I keep seeing pictures of cone shapes when I close my eyes.  Mountains, witch's hats.  I just closed my eyes to imagine my perfect holiday and what I saw first was a Tibetan mountain, with thin ribbons of cloud flowing eastwards near its apex.

Then the mountain moved toward me until it was suffocatingly close, towering.  Just as the claustrophobia set in, the mountain changed, and became a large witch's or wizard's hat* standing upright on the earth.  As I watched, about 10 or so little people appeared from under its brim.  They positioned themselves around the hat's edges and carried it off westwards.

Who says daydreaming is time-wasting?  Mysterious and obscure, requiring exploration, image-making is powerful.  It is yourself speaking to yourself, showing yourself the way, showing yourself the door, a path, a way, some crumbs.

You go waaaaaaay deeper than you think.  For an economic consumer, you sure have giant lumps of deep loam under your nails.  You may say you are only a cashier, or an arborist, or a leaner, or a transplanter, but unless you are lucky, that is just your job.  Sometimes, your best work goes on right under your nose, or under your lids while you're sleeping, or under your heavy head, held up by your hand, held up by your elbow, your shoulder with the weight of the world on it, your body leaning sideways like the Tower of Pisa under the heavy rush of seven billion people trying to remember who they are.

I was once seated with my eyes closed, carving out a piece of expensive silence with my own mind's knife.  Before me, there was another mountain, again tall, forbidding, imposing against a steel grey sky.  The mountain had a large crack through it, as if a flash of lightning had sliced through almost to its middle.  Still it stood, though a portion of it tilted ever so slightly sideways, almost imperceptible but still dangerous, like a flap of skin after you've struck your bare foot to a jagged piece of beach glass.

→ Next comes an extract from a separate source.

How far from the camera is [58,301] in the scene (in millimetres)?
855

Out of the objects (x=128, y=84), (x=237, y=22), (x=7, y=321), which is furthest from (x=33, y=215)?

As I watched this picture my mind had presented me as a Thursday 10.34am gift for simply breathing and noticinig, a stream of gold poured into the crack, filling it up like a Japanese teacup, making its cracks honourable, acceptable, dignified.

~ ~

* Actually, it was closer to a soft felt hat.  I did some research after writing this up, and the phrygian cap seems to fit better.  As happens so often with this kind of space where I have to research the images I see (hello, Mr Jung's collective consciousness) I almost always get surprised by how what I find fits.  I love that the phrygian cap is a symbol of emancipation and freedom. Rock on.